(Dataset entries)

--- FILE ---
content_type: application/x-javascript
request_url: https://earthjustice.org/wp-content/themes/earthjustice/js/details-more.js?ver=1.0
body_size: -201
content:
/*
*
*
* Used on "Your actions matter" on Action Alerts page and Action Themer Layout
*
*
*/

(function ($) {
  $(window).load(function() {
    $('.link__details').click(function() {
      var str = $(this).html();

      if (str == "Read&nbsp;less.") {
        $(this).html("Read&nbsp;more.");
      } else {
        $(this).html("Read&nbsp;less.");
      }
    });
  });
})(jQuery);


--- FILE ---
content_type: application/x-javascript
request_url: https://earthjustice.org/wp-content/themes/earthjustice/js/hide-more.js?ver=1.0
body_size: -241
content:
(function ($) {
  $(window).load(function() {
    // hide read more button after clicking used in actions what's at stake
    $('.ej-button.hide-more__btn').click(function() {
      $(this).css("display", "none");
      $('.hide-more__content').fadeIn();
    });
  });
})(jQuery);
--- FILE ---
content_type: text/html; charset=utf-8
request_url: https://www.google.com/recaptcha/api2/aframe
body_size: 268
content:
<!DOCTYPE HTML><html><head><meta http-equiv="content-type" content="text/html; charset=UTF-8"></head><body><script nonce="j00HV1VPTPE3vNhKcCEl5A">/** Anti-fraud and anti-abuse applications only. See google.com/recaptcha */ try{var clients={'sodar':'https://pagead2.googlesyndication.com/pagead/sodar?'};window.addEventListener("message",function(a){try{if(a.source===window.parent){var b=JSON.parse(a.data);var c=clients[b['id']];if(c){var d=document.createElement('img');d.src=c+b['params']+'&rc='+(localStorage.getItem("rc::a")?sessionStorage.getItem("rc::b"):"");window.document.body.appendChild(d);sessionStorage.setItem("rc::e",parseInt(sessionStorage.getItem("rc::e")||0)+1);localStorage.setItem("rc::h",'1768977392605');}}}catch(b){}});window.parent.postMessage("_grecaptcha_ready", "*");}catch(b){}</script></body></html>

# WHAT IS REQUIRED:
The answer should be an exact copy of the data.

# RESULT:
--- FILE ---
content_type: application/x-javascript
request_url: https://earthjustice.org/wp-content/themes/earthjustice/js/details-more.js?ver=1.0
body_size: -201
content:
/*
*
*
* Used on "Your actions matter" on Action Alerts page and Action Themer Layout
*
*
*/

(function ($) {
  $(window).load(function() {
    $('.link__details').click(function() {
      var str = $(this).html();

      if (str == "Read&nbsp;less.") {
        $(this).html("Read&nbsp;more.");
      } else {
        $(this).html("Read&nbsp;less.");
      }
    });
  });
})(jQuery);


--- FILE ---
content_type: application/x-javascript
request_url: https://earthjustice.org/wp-content/themes/earthjustice/js/hide-more.js?ver=1.0
body_size: -241
content:
(function ($) {
  $(window).load(function() {
    // hide read more button after clicking used in actions what's at stake
    $('.ej-button.hide-more__btn').click(function() {
      $(this).css("display", "none");
      $('.hide-more__content').fadeIn();
    });
  });
})(jQuery);
--- FILE ---
content_type: text/html; charset=utf-8
request_url: https://www.google.com/recaptcha/api2/aframe
body_size: 268
content:
<!DOCTYPE HTML><html><head><meta http-equiv="content-type" content="text/html; charset=UTF-8"></head><body><script nonce="j00HV1VPTPE3vNhKcCEl5A">/** Anti-fraud and anti-abuse applications only. See google.com/recaptcha */ try{var clients={'sodar':'https://pagead2.googlesyndication.com/pagead/sodar?'};window.addEventListener("message",function(a){try{if(a.source===window.parent){var b=JSON.parse(a.data);var c=clients[b['id']];if(c){var d=document.createElement('img');d.src=c+b['params']+'&rc='+(localStorage.getItem("rc::a")?sessionStorage.getItem("rc::b"):"");window.document.body.appendChild(d);sessionStorage.setItem("rc::e",parseInt(sessionStorage.getItem("rc::e")||0)+1);localStorage.setItem("rc::h",'1768977392605');}}}catch(b){}});window.parent.postMessage("_grecaptcha_ready", "*");}catch(b){}</script></body></html>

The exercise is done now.